Нелегко пришлось Фёдору. Попробовал к царской карете протиснуться, так схватили его и посадили под Красное крыльцо. Но когда выяснилось, что от Аввакума принёс Фёдор письмо, взял письмо царь и Фёдора велел отпустить. Впрочем, ненадолго. Потому что зашёл на обратном пути Фёдор в Успенскую церковь, туда же и царь пришёл, уже прочитав письмо, вечерю послушать. Увидел снова Фёдора и приказал отвести в Чудов монастырь. Заковали Фёдора в железа и оставили в хлебне. Только не держалось теперь железо на Фёдоре. Рассыпались оковы, и утром пришедшие в хлебню монахи увидели, что ползает Фёдор в печи и крошки собирает. Донесли об этом чуде царю, тот сам в монастырь пришёл, с честью велел отпустить Фёдора...
Зато на Аввакума кручиноват государь стал. Месяц почти думал, что с протопопом делать. В конце августа объявил боярин Пётр Михайлович Салтыков выговор от царя Алексея Михайловича Аввакуму:
– Власти на тебя, протопоп, жалуются, что запустошил ты церкви. Поедь в ссылку опять.
– Далеко ли? – Аввакум спросил.
– На Печору поедешь! В Пустозерск...
29 августа и двинулись в путь. Так и не довелось Аввакуму на Печатном дворе поработать. Так и не довелось Настасье Марковне в своём углу последнего ребёнка родить... Не всё ещё дороги ими были пройдены, не все снега протоптаны, не все морозы испытаны, не все вьюги выслушаны...

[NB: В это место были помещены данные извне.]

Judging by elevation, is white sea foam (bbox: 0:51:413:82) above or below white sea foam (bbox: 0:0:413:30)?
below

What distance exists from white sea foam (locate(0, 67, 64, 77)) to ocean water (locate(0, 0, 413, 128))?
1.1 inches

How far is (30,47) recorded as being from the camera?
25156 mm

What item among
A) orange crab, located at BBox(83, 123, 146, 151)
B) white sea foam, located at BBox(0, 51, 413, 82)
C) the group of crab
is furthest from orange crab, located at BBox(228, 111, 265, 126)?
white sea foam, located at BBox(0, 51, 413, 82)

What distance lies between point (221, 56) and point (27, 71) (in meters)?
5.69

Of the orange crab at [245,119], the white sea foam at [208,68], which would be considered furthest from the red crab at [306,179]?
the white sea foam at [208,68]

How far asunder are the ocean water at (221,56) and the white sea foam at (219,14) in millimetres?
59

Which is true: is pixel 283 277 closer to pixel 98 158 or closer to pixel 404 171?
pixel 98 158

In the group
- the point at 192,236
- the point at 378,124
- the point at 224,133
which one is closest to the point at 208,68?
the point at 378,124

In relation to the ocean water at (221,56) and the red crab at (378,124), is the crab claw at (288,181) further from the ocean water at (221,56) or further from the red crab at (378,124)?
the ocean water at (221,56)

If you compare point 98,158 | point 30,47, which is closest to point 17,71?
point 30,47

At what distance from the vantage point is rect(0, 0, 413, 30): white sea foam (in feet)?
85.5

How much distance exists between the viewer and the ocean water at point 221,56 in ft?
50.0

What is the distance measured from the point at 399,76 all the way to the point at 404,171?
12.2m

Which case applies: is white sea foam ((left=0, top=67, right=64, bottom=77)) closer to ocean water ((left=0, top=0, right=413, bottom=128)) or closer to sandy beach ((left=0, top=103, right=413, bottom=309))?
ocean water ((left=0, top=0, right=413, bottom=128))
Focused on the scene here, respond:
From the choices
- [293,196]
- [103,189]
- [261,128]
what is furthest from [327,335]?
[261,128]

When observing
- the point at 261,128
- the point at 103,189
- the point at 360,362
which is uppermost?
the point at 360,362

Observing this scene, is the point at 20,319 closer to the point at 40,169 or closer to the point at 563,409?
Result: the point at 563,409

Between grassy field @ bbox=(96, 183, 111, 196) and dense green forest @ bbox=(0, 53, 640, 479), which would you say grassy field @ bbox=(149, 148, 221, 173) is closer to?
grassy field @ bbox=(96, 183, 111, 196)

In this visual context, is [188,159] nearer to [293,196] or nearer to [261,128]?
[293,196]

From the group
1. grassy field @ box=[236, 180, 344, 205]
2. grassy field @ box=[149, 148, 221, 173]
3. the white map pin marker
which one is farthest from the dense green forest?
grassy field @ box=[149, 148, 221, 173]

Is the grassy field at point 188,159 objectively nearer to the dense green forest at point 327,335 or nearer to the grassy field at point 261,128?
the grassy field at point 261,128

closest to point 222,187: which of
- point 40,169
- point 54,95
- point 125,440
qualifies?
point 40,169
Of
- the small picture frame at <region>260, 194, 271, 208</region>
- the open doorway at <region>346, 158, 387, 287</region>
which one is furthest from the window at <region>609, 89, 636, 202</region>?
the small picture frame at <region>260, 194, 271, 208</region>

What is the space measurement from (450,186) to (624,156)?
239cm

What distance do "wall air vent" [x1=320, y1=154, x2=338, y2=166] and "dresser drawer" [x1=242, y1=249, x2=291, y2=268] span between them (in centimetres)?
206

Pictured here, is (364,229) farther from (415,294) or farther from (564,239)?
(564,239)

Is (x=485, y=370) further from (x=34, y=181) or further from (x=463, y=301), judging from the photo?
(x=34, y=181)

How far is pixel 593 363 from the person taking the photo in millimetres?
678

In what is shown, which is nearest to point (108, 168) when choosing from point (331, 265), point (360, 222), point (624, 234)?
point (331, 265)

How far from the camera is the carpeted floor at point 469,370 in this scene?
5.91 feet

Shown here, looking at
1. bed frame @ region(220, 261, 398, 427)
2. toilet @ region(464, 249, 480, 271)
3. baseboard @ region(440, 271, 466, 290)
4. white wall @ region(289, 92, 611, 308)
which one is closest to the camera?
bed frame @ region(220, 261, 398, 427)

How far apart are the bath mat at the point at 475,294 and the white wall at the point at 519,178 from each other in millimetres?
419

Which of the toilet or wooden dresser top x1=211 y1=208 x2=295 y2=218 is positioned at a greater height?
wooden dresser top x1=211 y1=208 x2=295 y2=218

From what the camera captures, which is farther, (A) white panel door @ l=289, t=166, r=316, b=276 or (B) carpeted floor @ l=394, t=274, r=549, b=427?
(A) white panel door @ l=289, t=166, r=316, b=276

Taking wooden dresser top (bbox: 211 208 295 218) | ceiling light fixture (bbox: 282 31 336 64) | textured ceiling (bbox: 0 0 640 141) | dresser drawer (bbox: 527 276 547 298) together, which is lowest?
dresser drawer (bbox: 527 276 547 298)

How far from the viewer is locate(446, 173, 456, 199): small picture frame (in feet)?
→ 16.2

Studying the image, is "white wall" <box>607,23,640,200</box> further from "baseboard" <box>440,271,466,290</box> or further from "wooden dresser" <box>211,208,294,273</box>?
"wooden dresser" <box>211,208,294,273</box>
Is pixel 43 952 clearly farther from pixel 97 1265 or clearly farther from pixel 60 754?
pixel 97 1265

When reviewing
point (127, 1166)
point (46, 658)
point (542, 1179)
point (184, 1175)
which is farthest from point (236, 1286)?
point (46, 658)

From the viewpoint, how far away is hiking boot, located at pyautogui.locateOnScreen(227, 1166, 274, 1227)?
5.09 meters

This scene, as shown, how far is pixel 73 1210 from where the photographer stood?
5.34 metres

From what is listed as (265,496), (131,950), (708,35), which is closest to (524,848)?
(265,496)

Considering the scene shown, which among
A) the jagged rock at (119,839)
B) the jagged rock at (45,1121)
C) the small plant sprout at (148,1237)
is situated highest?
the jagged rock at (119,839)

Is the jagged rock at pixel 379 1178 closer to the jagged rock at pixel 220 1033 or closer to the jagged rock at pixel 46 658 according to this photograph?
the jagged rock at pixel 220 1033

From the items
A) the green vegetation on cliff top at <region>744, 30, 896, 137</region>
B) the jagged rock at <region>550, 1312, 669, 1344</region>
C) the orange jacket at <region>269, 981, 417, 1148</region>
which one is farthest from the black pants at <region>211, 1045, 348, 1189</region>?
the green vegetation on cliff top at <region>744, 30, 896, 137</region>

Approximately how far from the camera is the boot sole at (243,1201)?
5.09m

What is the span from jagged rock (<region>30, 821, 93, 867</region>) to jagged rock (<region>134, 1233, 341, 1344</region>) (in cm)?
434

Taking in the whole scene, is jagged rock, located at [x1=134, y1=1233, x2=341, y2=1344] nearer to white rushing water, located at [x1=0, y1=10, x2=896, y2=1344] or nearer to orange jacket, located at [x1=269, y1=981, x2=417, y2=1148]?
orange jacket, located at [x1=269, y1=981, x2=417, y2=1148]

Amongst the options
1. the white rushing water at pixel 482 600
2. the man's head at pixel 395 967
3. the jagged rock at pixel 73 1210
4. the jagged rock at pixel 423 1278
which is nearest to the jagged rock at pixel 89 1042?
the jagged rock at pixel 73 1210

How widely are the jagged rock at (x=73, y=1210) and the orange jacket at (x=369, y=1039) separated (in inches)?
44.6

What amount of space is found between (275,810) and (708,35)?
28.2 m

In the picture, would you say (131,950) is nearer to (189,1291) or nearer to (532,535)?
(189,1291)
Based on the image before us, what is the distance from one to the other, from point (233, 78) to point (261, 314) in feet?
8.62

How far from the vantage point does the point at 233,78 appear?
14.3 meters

В голос Настасья Марковна плакала на грядах своих, ещё по весне на огороде Морозовой устроенных. Уж так старалась, так трудилась на огородике своём. Семёна-то в отстоявшейся дождевой воде, смешанной с куринным помётом, мочила. Смешав лошадиный помёт с соломою, основание для гряды устраивала, а сверху землёй доброй присыпала... И так дружно росло всё. И лук, и морковь, и репа, ещё бы пару недель – и добрый бы урожай был.
– Полно тебе, матушка... – утешали протопопицу боярынины дворовые. – На спокое там не такой огород заведёшь. Земли там, говорят, немереные.
– Не видели вы земель тых... – отвечала Настасья Марковна.
Все гряды свои слезами обмочила, бедная...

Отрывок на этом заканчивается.